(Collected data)
===

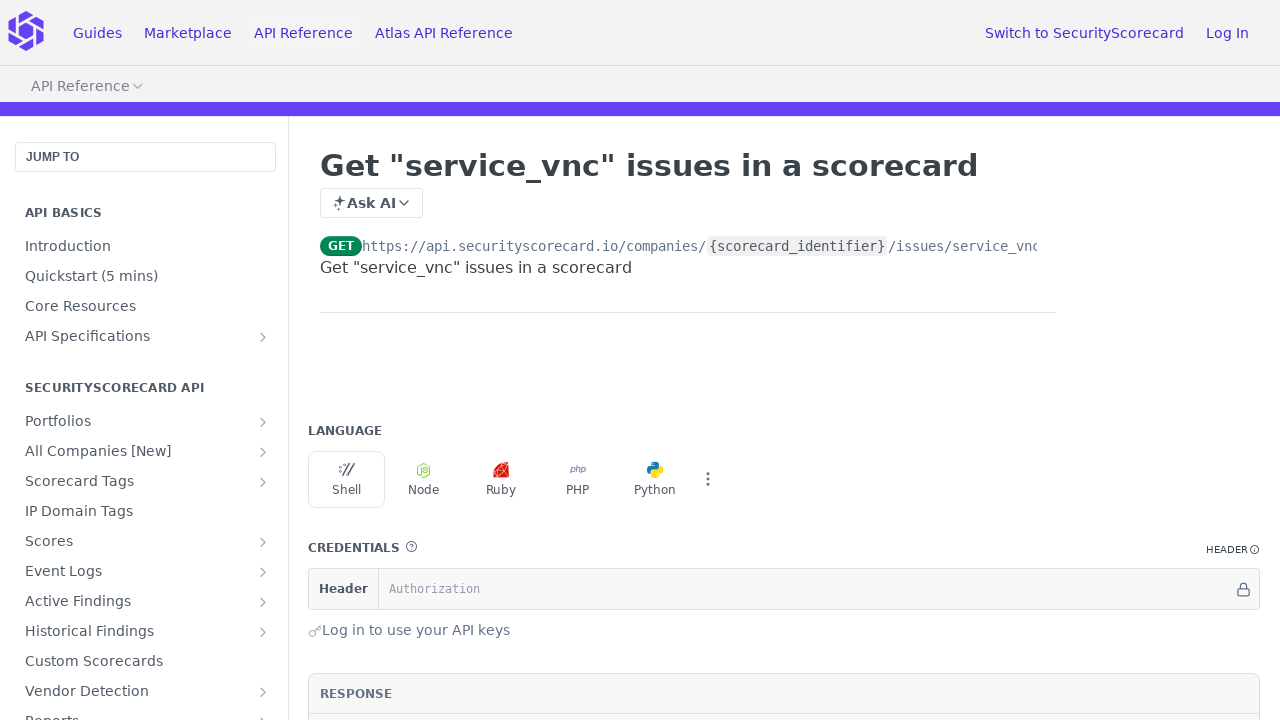

--- FILE ---
content_type: image/svg+xml
request_url: https://files.readme.io/759dba0-ssc-logo-purple.svg
body_size: 86
content:
<svg width="24" height="24" fill="none" xmlns="http://www.w3.org/2000/svg"><path fill-rule="evenodd" clip-rule="evenodd" d="M16.351 2.498l-4.365 2.498-4.367 2.498V2.5L11.986 0l4.365 2.498zm6.113 3.496l.002 4.982-8.72-4.988 4.352-2.49 4.366 2.496zm-4.366 9.5l-.001 4.994 4.374-2.499-.003-5.014-4.37-2.5v5.02zm-10.481 5.99l4.369 2.495 4.365-2.493v-4.993l-8.734 4.99zm.002-11.992v4.997l4.367 2.497 4.365-2.492V9.492l-4.365-2.497-4.367 2.497zM1.5 17.989l.003-5.001 8.739 4.998-4.373 2.499L1.5 17.989zM5.872 3.497L1.507 5.996l-.003 4.994 4.368 2.5V3.497z" fill="#6641F3"/></svg>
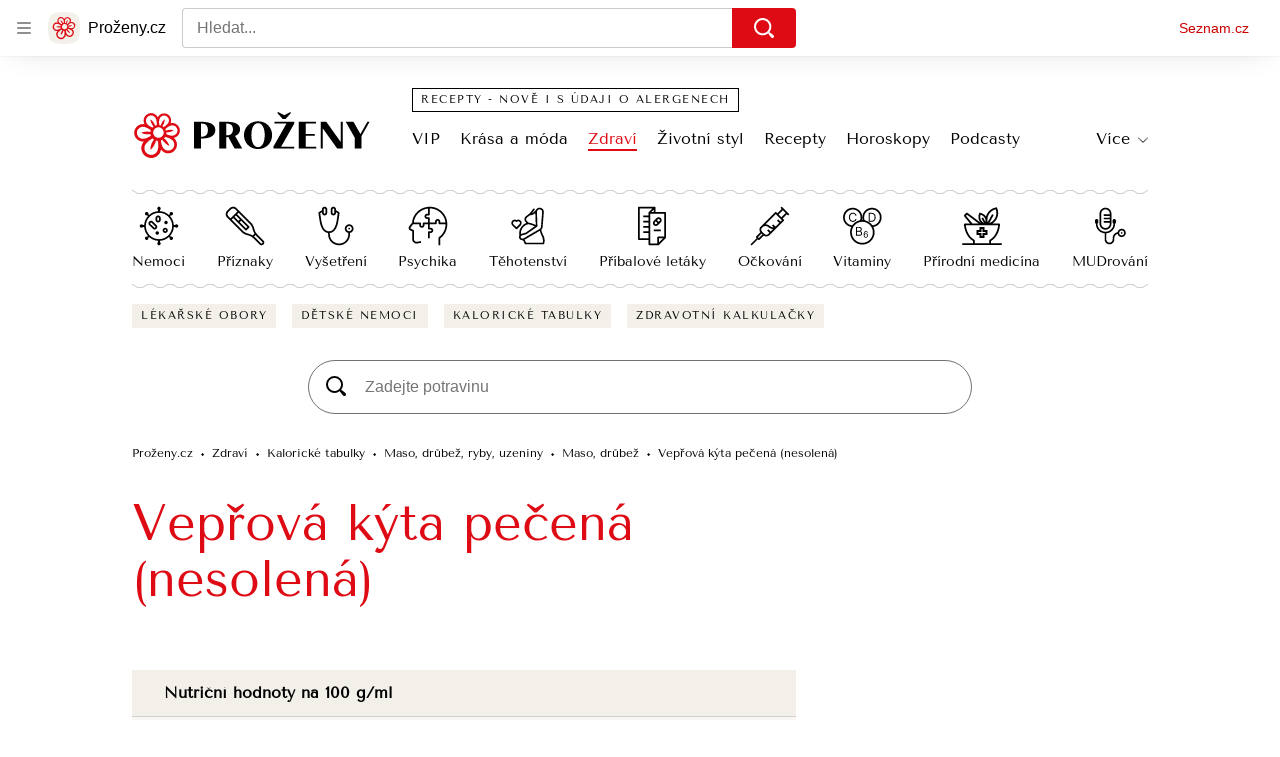

--- FILE ---
content_type: image/svg+xml
request_url: https://d50-a.sdn.cz/d_50/c_static_QM_H/9fMFK/psychika.svg
body_size: 770
content:
<svg viewBox="0 0 38 38" fill="none" xmlns="http://www.w3.org/2000/svg">
<path d="M37.0372 14.12C35.7705 7.38656 30.1538 1.93664 23.3705 0.869944C15.2372 -0.396739 7.18712 4.36991 4.60381 11.9699C4.15387 13.3032 4.02051 14.7533 3.98714 15.6533L1.20384 19.32C0.703855 19.9699 0.537139 20.8199 0.770489 21.5866C1.00384 22.3699 1.60382 23.0032 2.28711 23.2199L4.00382 24.0366V31.5033C4.00382 32.7366 4.53717 33.8866 5.47049 34.6866C6.42051 35.4866 7.65382 35.8199 8.85377 35.6199L12.3372 35.0366V33.3366L8.58716 33.9699C7.87051 34.0866 7.12049 33.8866 6.55387 33.4033C5.98715 32.9366 5.67049 32.2366 5.67049 31.5033V23.5199C5.67049 23.1866 5.48717 22.9032 5.20377 22.77L2.90387 21.6699C2.63716 21.5866 2.45384 21.3866 2.37052 21.1199C2.28711 20.8533 2.35384 20.5866 2.53716 20.3533L4.80381 17.3366H10.6705V18.1699C10.6705 19.5532 11.7871 20.6699 13.1705 20.6699C14.5539 20.6699 15.6705 19.5532 15.6705 18.1699V17.3366H19.0038V21.5033C19.0038 21.9699 19.3705 22.3366 19.8372 22.3366H21.5038C21.9706 22.3366 22.3372 22.7032 22.3372 23.1699C22.3372 23.6366 21.9706 24.0033 21.5038 24.0033H19.8372C19.3705 24.0033 19.0038 24.3699 19.0038 24.8366V30.6699H20.6705V25.6699H21.5038C22.8872 25.6699 24.0038 24.5532 24.0038 23.1699C24.0038 21.7866 22.8872 20.6699 21.5038 20.6699H20.6705V17.3366H26.5038C26.9706 17.3366 27.3372 16.9699 27.3372 16.5033V14.8366C27.3372 14.3699 27.7038 14.0033 28.1705 14.0033C28.6372 14.0033 29.0038 14.3699 29.0038 14.8366V16.5033C29.0038 16.9699 29.3705 17.3366 29.8372 17.3366H35.6371C35.6371 22.1866 33.3872 26.7033 29.3539 29.5699C29.1372 29.7199 29.0038 29.9699 29.0038 30.2533L29.0705 37.3366H30.7371L30.6705 30.6699C35.8039 26.8199 38.2371 20.5199 37.0372 14.12H37.0372ZM19.0038 15.6699H14.8372C14.3704 15.6699 14.0038 16.0366 14.0038 16.5033V18.1699C14.0038 18.6366 13.6372 19.0033 13.1705 19.0033C12.7038 19.0033 12.3372 18.6366 12.3372 18.1699V16.5033C12.3372 16.0366 11.9705 15.6699 11.5038 15.6699H5.67051C5.68719 14.8866 5.80387 13.6366 6.18717 12.5032C8.07051 6.95321 13.2205 3.06996 19.0038 2.43661V7.33661H18.1705C16.7871 7.33661 15.6705 8.45324 15.6705 9.83661C15.6705 11.2199 16.7871 12.3366 18.1705 12.3366H19.0038V15.6699H19.0038ZM30.6705 15.6699V14.8366C30.6705 13.4532 29.5539 12.3366 28.1705 12.3366C26.7871 12.3366 25.6705 13.4532 25.6705 14.8366V15.6699H20.6705V11.5033C20.6705 11.0366 20.3039 10.6699 19.8372 10.6699H18.1705C17.7038 10.6699 17.3372 10.3032 17.3372 9.83661C17.3372 9.36989 17.7038 9.00328 18.1705 9.00328H19.8372C20.3039 9.00328 20.6705 8.63656 20.6705 8.16994V2.33663C21.4871 2.33663 22.2871 2.38658 23.1039 2.51994C29.2205 3.48664 34.2704 8.36996 35.4039 14.42C35.4705 14.8366 35.5039 15.2533 35.5371 15.67H30.6705V15.6699Z" fill="black"/>
</svg>


--- FILE ---
content_type: image/svg+xml
request_url: https://d50-a.sdn.cz/d_50/c_static_QI_E/cwDBO/magnifying_glass.svg
body_size: 59
content:
<svg xmlns="http://www.w3.org/2000/svg" fill="none" viewBox="0 0 20 20">
    <path fillRule="evenodd" clipRule="evenodd" d="M8.5 15A6.508 6.508 0 0 1 2 8.5C2 4.916 4.916 2 8.5 2S15 4.916 15 8.5 12.084 15 8.5 15ZM19 16.666c-.802-.681-2.498-2.097-3.85-2.881A8.451 8.451 0 0 0 17 8.5 8.5 8.5 0 1 0 8.5 17a8.455 8.455 0 0 0 5.282-1.848c.786 1.353 2.204 3.052 2.884 3.848.639.748 1.006 1 1.834 1a1.5 1.5 0 0 0 1.5-1.5c0-.828-.341-1.273-1-1.834Z" fill="#000"/>
</svg>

===

Could you please give the number of lines in the data above that contain the word "xmlns"? Only the number is needed.

3